7)   Mempertimbangkan perbedaan individual
Dalam kelas dengan jumlah anak didik yang banyak cenderung heterogen. Hiterogenitas kelas seperti itu lebih  mudah menyulut konflik antar anak didik. Hal inilah yang harus dipertimbangkan oleh guru dalam melakukan interaksi belajar mengajar.

8)   Mengevaluasi kegiatan interaksi
Interaksi antara guru dan anak didik bervariasi, ada interaksi satu arah (guru ke anak didik), ada interaksi 2 arah (guru ke anak didik dan anak didik ke guru), ada interaksi banyak arah (guru ke anak didik, anak didik ke guru dan anak didik ke anak didik). Ketiga interaksi inilah yang dapat dijadikan bahan evaluasi.[12]

Tahap sesudah pengajaran (evaluasi)

Tahap ini merupakan kegiatan setelah pertemuan tatap muka dengan anak didik. Beberapa kegiatan guru setelah pengajaran.

1)   Menilai pekerjaan anak didik

Penilaian dalam proses belajar mengajar yang harus dilakukan oleh guru, salah satunya dengan melaksanakan tes tulisan, tes lisan atau tes perbuatan atau tindakan.

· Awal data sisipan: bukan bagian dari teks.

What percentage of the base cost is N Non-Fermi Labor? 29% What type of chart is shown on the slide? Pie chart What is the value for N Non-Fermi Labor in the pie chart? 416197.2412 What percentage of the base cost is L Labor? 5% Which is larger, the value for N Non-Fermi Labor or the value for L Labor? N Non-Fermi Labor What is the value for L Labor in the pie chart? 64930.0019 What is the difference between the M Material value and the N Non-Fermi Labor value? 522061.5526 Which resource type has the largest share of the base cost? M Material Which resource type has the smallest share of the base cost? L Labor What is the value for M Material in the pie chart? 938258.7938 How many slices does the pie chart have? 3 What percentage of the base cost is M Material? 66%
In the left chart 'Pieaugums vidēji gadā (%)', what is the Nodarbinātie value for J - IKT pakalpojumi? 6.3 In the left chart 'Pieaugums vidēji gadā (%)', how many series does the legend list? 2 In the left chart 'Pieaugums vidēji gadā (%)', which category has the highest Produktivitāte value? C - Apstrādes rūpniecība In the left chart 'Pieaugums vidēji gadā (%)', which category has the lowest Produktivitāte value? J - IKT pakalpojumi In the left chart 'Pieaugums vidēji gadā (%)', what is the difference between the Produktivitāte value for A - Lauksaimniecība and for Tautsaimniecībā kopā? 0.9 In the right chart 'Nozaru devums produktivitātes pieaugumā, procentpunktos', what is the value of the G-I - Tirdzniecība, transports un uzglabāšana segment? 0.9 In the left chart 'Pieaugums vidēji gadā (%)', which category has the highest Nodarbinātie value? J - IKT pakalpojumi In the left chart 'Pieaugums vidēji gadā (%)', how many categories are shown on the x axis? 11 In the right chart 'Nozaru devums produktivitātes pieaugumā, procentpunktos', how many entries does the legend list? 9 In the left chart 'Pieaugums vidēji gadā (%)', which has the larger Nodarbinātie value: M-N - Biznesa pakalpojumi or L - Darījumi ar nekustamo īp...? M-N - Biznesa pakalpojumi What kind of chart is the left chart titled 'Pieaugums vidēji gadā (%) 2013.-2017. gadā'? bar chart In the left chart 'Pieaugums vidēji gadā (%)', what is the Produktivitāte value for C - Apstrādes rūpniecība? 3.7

Adapun secara rinci penilaian dalam proses belajar mengajar meliputi :

a)      Evaluasi formatif.
b)      Evaluasi sumatif.
c)      Pelaporan hasil evaluasi.
d)     Pelaksanaan program perbaikan dan pengayaan.[13]

2)   Menilai pengajaran guru
Penilaian ini diarahkan pada aspek antara lain : gaya mengajar, struktur penyampaian materi, penggunaan metode, ketepatan perumusan tujuan pembelajaran, ketepatan pemakaian alat dan alat bantu pengajaran.

3)   Membuat perencanaan untuk pertemuan berikutnya
Membuat perencanaan pengajaran tidak semua guru tetapi harus ada bahan pijakan yang dijadikan sebagai patokan. Bahan pijakan ini adalah hasil penilaian pekerjaan anak didik dan hasil penilaian pengajaran guru.[14]


[1]Ibid, hlm. 69.
[2]B. Suryosubroto, Op.cit, hlm. 28.
[3]Syaiful Bahri Djamarah, Op.cit., hlm. 70.
[4]Ibid.
[5]Ibid, hlm. 71.
[6]B. Suryosubroto, Op.cit, hlm. 34.
[7]Syaiful Bahri Djamaroh, Op.cit, hlm. 71.
[8]Ibid.
[9]Ibid, hlm. 72.
[10]Ibid. hlm. 73.
[11]Ibid.
[12]Ibid, hlm. 74-77.
[13]B. Suryosubroto, Op.cit, hlm. 53.
[14]Syaiful Bahri Djamarah, Op.cit, hlm. 78.